Monday, Tuesday, Wednesday, Thursday and Friday have overwhelmingly more recorded crimes during the day, than during the night.

Saturday also has more records during the day, but it's only slightly more than durnig the night.

Sunday is a trend breaker - wherein the number of recorded crimes are higher during the night, than during the night. Though not by alot.

**7.4** Does the trends you've found in 7.3 also hold if you look at each year individually?

**7.5** Are there any weekdays in which Stalking occurs more often during nighttime?

# 8 - Grand Theft Auto

**8.1** You just bought a new car. What weekday should you be most wary of as it has the highest risk for a Grand Theft Auto-style robbery (MOTOR VEHICLE THEFT)?

**8.2** For that day, where (at what location) should you absolutely avoid leave your car carelessly? Where is it seemingly safest to do so?

**8.3*** Are there certain periods of the year/month/day/time of day where GTA is more frequent?

# 9. Just send me like location

https://www.youtube.com/watch?v=k7yBJ5Ffkdo

**9.1** Are there any (geographical) areas hit particularly hard by prostitution on friday nights?

**9.2** Can you vizualise the locations from 9.1 on a map of Chicago? Is there a concentration somewhere? 

**9.3*** Can you find any geographical concentration of other crime categories? Perhaps even by weekday and or day/nighttime? Plot these on a map of Chicago. 

# 10 - The $ factor

**10.1** Merge the crime and census datasets together in a suitable way.

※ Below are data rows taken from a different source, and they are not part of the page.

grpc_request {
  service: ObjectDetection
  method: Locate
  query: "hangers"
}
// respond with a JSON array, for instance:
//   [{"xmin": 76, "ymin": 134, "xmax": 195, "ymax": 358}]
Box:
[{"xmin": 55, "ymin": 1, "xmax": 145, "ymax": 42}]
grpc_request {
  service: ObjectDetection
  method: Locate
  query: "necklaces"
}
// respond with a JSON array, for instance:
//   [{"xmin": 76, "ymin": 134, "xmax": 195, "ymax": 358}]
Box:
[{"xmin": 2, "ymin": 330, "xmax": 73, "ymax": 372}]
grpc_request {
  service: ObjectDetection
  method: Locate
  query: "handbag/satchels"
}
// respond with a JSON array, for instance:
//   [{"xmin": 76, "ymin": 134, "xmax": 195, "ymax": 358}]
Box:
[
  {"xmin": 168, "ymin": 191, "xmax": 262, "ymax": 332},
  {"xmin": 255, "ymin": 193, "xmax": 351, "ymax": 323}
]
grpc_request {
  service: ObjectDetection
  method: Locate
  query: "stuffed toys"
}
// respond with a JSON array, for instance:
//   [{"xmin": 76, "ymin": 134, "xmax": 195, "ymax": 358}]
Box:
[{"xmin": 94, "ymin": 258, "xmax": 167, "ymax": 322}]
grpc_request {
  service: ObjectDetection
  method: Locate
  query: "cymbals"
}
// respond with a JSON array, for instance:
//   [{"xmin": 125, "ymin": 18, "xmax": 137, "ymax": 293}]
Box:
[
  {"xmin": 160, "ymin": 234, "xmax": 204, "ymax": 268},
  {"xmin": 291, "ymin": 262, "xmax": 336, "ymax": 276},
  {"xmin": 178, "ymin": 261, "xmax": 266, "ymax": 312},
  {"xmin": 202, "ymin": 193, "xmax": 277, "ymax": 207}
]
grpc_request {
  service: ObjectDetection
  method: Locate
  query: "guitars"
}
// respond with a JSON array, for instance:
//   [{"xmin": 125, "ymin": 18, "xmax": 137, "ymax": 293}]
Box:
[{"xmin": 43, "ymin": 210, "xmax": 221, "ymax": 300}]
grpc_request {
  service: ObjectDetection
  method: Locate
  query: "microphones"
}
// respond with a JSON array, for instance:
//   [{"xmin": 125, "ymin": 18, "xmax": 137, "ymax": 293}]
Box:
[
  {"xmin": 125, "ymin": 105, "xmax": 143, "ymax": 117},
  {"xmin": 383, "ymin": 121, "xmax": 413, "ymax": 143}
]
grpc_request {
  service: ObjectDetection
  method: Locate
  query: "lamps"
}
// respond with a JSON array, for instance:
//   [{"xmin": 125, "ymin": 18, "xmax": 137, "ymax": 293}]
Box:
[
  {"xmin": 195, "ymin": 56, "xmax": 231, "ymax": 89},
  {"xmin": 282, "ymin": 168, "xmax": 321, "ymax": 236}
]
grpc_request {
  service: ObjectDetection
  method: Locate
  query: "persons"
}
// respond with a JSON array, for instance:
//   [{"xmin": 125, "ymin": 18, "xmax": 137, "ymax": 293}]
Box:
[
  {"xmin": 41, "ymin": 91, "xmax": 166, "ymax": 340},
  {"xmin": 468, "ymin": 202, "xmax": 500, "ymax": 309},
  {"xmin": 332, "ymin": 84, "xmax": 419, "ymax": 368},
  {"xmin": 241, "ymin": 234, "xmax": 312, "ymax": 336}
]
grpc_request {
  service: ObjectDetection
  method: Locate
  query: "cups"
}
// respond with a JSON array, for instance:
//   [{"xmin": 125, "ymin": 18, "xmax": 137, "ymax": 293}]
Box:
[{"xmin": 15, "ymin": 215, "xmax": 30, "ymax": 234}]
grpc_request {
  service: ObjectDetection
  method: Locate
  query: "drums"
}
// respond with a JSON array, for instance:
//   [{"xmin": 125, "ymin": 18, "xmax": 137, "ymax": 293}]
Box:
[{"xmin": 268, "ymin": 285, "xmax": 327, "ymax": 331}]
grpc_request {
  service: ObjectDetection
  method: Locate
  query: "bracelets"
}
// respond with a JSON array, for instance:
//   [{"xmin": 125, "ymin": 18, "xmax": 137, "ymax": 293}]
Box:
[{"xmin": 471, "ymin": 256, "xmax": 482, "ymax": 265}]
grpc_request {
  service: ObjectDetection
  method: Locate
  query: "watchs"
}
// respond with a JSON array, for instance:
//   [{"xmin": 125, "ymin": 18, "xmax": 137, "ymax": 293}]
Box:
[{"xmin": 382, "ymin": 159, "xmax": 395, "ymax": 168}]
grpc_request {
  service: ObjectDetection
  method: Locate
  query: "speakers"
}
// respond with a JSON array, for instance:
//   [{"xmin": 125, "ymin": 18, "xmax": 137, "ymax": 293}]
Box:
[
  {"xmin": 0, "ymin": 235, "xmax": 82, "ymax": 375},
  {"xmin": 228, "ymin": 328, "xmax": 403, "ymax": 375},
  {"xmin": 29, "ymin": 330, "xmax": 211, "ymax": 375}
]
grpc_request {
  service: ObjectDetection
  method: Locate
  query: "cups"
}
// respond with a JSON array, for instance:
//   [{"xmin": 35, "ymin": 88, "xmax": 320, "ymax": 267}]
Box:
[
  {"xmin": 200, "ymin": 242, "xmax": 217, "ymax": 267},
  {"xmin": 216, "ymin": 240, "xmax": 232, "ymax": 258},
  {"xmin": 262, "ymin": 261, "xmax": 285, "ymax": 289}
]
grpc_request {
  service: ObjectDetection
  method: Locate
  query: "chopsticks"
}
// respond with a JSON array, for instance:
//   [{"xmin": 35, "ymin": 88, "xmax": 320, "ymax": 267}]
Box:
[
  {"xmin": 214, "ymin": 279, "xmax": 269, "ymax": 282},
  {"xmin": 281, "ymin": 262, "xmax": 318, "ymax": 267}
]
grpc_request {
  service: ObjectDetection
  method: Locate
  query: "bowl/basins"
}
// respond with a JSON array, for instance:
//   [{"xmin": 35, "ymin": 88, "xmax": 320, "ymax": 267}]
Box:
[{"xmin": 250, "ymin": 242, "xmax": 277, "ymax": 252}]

**10.2*** Are there certain kinds of socoeconomic area that are more prone to certain kinds of crimes? Do a deep dive in the direction you fancy yourself here.

# 11 - Your turn!

There are obviously so much more to gain by analysing these datasets. This is now your opportunity to dwelve deeper into what you yourself like.

    Instructions: think of one or several questions (as we've done above). Then, proceed with your own deep dive analysis and provide your answers.